Pre-requisite: recreation of the electronic diagram
The product comprises a solar panel, a panel of LEDs producing the light, a printed internal circuit board with electronic components and two batteries for night lighting.
As we did not have the product’s electronic diagram at our disposal, we had to recreate it from scratch in order to understand the architecture and test its operation with an oscilloscope.
Observation: several precautions for use
By studying the diagram and observing its operation with the oscilloscope, we have been able to make the following observations.
The circuit board only manages the “lighting” function according to the amount of ambient light and the selected operating mode, and not the implementation of the lithium-ion batteries’ charge.
Precautions should be taken when storing energy inside lithium-ion batteries to:
- Avoid overloads
- Avoid deep discharge
- Avoid short circuits or intense currents
- Avoid putting two elements of unequal charge in parallel
If these precautions are not adhered to, the battery is likely to overheat, catch fire or explode. Considering the huge amount of energy stored inside (28.5 kJ), its sudden accidental release could cause serious damage.

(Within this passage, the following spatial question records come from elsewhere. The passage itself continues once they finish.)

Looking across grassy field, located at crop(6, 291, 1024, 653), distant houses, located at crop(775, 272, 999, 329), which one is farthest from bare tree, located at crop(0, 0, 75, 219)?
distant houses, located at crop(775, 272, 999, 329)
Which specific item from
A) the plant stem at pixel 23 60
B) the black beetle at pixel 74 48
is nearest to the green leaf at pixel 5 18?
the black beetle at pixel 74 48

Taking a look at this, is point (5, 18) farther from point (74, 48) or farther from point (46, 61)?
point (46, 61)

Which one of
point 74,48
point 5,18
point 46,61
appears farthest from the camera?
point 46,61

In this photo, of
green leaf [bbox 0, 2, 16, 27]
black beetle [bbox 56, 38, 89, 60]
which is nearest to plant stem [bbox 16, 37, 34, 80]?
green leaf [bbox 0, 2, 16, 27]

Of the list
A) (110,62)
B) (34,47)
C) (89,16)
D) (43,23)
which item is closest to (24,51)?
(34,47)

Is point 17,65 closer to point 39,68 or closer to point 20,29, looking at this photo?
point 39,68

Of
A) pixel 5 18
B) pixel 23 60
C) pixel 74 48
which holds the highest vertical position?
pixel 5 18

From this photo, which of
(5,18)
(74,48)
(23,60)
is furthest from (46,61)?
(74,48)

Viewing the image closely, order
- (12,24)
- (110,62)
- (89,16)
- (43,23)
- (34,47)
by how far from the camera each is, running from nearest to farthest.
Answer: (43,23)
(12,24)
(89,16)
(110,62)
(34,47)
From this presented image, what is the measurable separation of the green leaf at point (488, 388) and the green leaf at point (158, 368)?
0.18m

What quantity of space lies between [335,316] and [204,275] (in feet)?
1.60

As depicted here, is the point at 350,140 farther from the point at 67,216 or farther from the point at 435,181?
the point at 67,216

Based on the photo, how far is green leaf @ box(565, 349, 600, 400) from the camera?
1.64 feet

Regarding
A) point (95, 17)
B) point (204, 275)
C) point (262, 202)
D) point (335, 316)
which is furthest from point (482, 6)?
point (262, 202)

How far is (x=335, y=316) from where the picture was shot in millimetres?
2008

Protection is therefore provided via a dedicated electronic circuit called the “BMS” (battery management system). This circuit may be an integral part of the device in which the batteries are incorporated (the light in this case) or directly integrated into the battery itself.
As the study of the circuit board revealed that it was not equipped, this protection should, in theory, be incorporated into the batteries themselves, which exist in two formats: with or without integrated electronic protection.
When we opened the batteries we discovered that these models do not feature integrated protection.
Conclusion: an increased risk of damage
The batteries used and found in the product are not themselves protected and the product does not comprise a BMS.
In the case of prolonged exposure to direct sunlight in “OFF” mode, the batteries do not discharge but are constantly charged by the solar panel and are capable of delivering more than 115 mA when two batteries are used in parallel.
The risk of damage to the batteries is undeniable.
On the day of the incident, the marketed product that we examined was not compliant with even the most basic of industry standards for a product intended for outdoor use and incorporating lithium-ion batteries.
The product is dangerous and must be subject to a withdrawal or battery replacement campaign.